Eh otrząśnij się! - Skarciłam się w myślach i zacisnęłam powieki, bo myślenie o nim było jak kręcenie się w kółko. Czyli mogę tak bez końca.

Pokręciłam głową i poszłam w kierunku drzwi pokoju Wiktorii. Zapukałam delikatnie, po czym nacisnęłam złocistą klamkę białych drzwi. Już miałam krzyczeć ,,WSTAWAJ!", ale nie zastałam w pokoju żywej duszy, tylko jej wczorajsze ciuchy na podłodze.

-Co jest? - Szepnęłam do siebie zdziwiona.

-JAGODA! - Usłyszałam z korytarza wołanie Tommy'ego. Szybko wyszłam na korytarz myśląc, że coś się stało.

-Co się stało?! - Spojrzałam spanikowana na uśmiechniętego blondyna. - Co się tak szczerzysz?

-Bo Adam nie jest sam. - Pchnął dłonią lekko przymknięte drzwi od pokoju Lamberta, a tam półnagi Adaś z Wiktorią przy boku. - Chyba nie tylko my urządziliśmy sobie piżama party. - Tommy lekko zachichotał.

-No chyba nie. - Również zarechotałam, bo nie miałam wtedy ,,grzecznych" myśli haha!

-Trzy, dwa, jeden. WSTAWAJCIE! - Wrzasnęliśmy z całych sił, aż odniosłam wrażenie, ze podłoga się za trzęsła! Cały dom wypełnił się hukiem, że już nie wspomnę o naszych śpiochach haha!

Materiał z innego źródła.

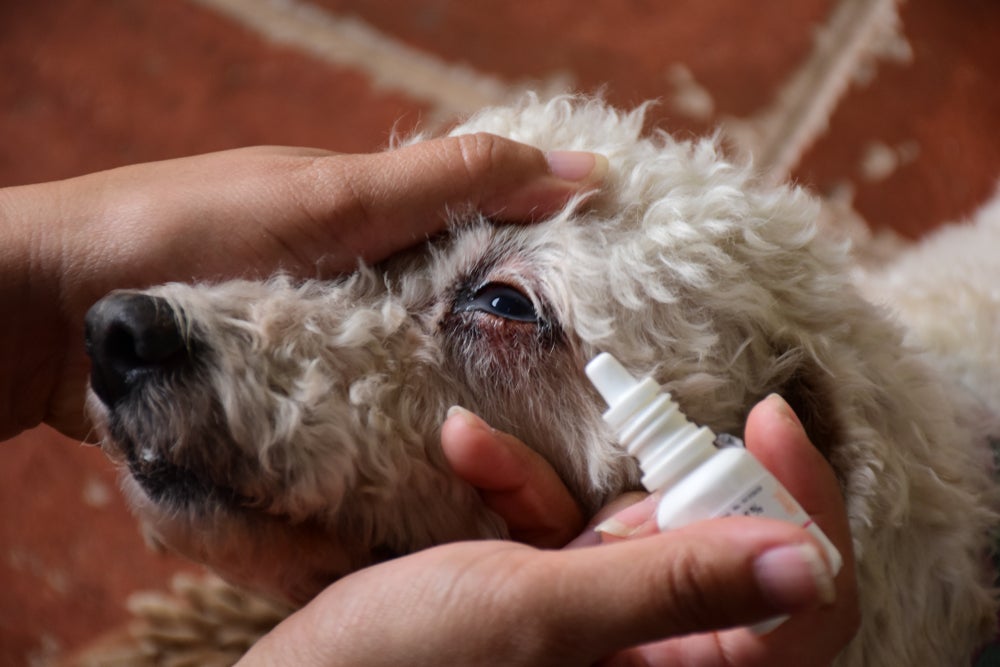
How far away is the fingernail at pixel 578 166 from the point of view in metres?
1.24

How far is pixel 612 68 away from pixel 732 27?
1.31 ft

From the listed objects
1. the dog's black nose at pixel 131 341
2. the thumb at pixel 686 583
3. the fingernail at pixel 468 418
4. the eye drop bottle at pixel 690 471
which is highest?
the eye drop bottle at pixel 690 471

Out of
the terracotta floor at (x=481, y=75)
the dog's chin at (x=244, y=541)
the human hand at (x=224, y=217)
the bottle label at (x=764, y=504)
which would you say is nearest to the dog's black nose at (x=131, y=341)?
the dog's chin at (x=244, y=541)

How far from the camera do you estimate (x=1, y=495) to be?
1.99 metres

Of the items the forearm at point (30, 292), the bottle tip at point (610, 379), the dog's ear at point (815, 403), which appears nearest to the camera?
the bottle tip at point (610, 379)

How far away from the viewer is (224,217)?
1377mm

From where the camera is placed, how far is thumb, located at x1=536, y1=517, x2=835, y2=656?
73 cm

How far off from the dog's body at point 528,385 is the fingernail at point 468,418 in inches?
2.8

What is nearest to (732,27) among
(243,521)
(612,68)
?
(612,68)

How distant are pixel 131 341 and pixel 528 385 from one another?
1.56ft

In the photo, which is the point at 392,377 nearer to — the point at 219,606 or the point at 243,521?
the point at 243,521

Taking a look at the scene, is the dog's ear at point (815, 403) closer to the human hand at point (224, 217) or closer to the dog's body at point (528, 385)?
the dog's body at point (528, 385)

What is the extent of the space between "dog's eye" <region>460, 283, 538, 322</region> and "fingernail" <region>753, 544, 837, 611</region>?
52 cm

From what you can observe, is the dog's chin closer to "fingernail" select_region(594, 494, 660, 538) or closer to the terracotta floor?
"fingernail" select_region(594, 494, 660, 538)
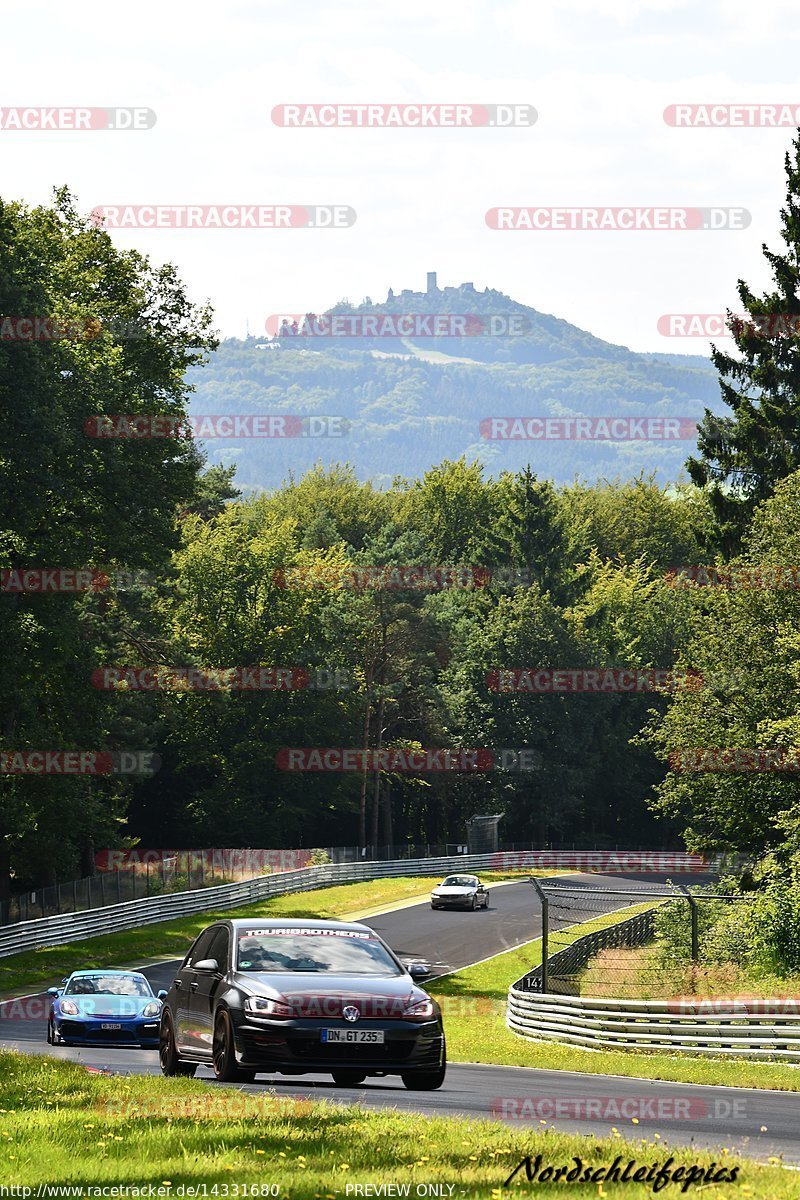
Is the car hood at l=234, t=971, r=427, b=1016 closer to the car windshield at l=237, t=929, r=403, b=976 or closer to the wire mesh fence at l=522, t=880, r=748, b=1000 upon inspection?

-CO DO CHOLERY! - Adam podskoczył wystraszony, strasząc przy tym przytuloną dziewczynę. Blondynka spojrzała na niego jak na wariata, bo oczywiście nasze krzyki do niej niej dotarły... Boże! Co za ofiara. - Upadliście na głowy?!

-Możliwe. Ale to was chyba coś uderzyło, bo kto tyle śpi?! - Blondyn oparł się o drzwi i złośliwie się zaśmiał.

Adam sięgnął na szafkę nocną po swojego IPhona 6, po czym przetarł oczy i spojrzał na jasny ekran telefonu.

-Co?! Dopiero dziewiąta człowieku! Daj nam spać... - Wokalista podłożył sobie ramię pod głowę i znów zamknął oczy.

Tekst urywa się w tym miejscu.